In the year 2016, a lot of beloved franchises struggle with what it means to stay relevant. Many stories seem quaint and out of context, too campy for our more cynical times, and insecurity over presenting a story that isn’t serious enough seems to be a driving factor behind the push for uber-serious adaptations of classics. Thank heavens, then, that the Bright Knight and Boy Wonder are here to rescue us with a bit of gosh-darned fun.

Right from the get-go, Return of the Caped Crusader establishes its tone as a mixture of fan service-heavy nostalgia and self-aware commentary on the state of comic book movies. We get to grin fondly at Adam West and Burt Ward sharing familiarly goofy sentiment on the importance of proper ballet posture, while also getting to hear friendly jabs at contemporary Bat-adaptations, like when Julie Newmar’s Catwoman implores Batman to run away with her to Europe and sip tea in a café (a reference to an oft-mocked scene in The Dark Knight Rises). Whatever the flavour, this film is all about fun.

Joining returning legends in this animated spectacle’s brilliant cast are Wally Wingert as The Riddler, Jeff Bergman as The Joker, William Salyers as The Penguin, and Steven Weber as Alfred Pennyworth. The cast bring the buoyant dialogue to life in jubilant fashion, making it perfectly clear that they’re enjoying themselves just as much as the viewers are. In the theatre showing I attended, the whole audience was laughing and cheering throughout the movie, along with the playful banter and deadpan humour, written and delivered in refreshingly unpretentious manner. For anyone worried a “Gee whiz!” coming from a 71-year-old man might sound overly corny – it does, and that’s why it works so well.

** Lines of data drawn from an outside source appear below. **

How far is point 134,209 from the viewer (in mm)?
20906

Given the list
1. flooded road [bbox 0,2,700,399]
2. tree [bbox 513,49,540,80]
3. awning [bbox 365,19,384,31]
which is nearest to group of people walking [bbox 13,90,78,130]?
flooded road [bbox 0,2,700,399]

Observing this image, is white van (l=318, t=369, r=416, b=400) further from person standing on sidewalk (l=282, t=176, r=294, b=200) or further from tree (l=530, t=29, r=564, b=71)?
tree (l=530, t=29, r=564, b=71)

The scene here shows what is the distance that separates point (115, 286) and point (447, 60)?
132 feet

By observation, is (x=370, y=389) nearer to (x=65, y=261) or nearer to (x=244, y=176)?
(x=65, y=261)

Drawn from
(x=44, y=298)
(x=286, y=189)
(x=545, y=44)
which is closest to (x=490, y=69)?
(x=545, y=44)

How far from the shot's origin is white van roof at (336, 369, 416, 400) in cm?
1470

Many who watched this year’s animated version of The Killing Joke noted a seemingly reduced budget and lacklustre animation, but Return of the Caped Crusaders feels every bit as marquee a production as its namesake deserves. From the first scene pondering the streets of Gotham to the curtain call/dance party of the end credits, this film is visually stunning, with a moonlit fight scene atop a zeppelin marking one of the particularly high points. The care and love put into each stitch certainly shows as the vibrant panels spring to life before you.

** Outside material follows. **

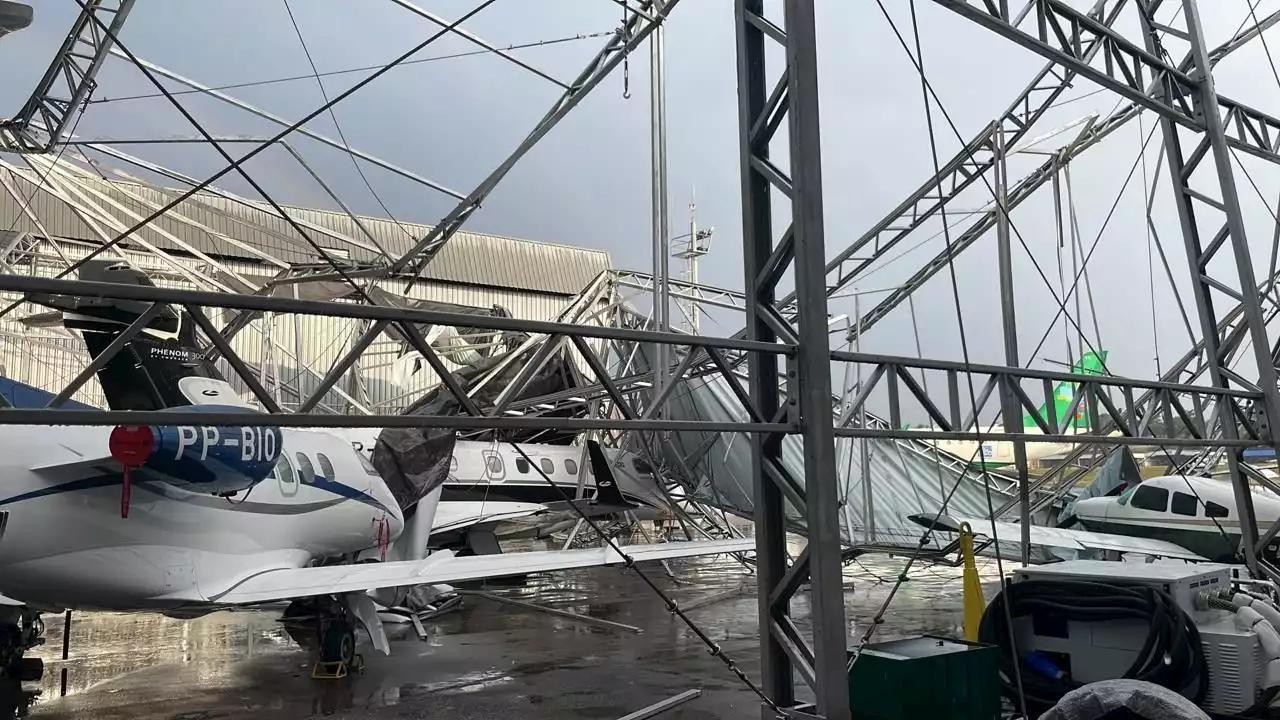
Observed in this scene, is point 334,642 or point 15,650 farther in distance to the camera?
point 334,642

Among a stable of highly-praised, adult-oriented stories in WB’s series of animated features, this gleeful return to simpler, more openly lighthearted adventures is one that feels perfectly timed, and is sure to delight fans of the classic series as well as newcomers with a penchant for quirky comedy. There was a certain charm that has helped the original series endure in the hearts of viewers all this time, and it is captured here in such pure form, a rare embodiment of lightning in a bottle.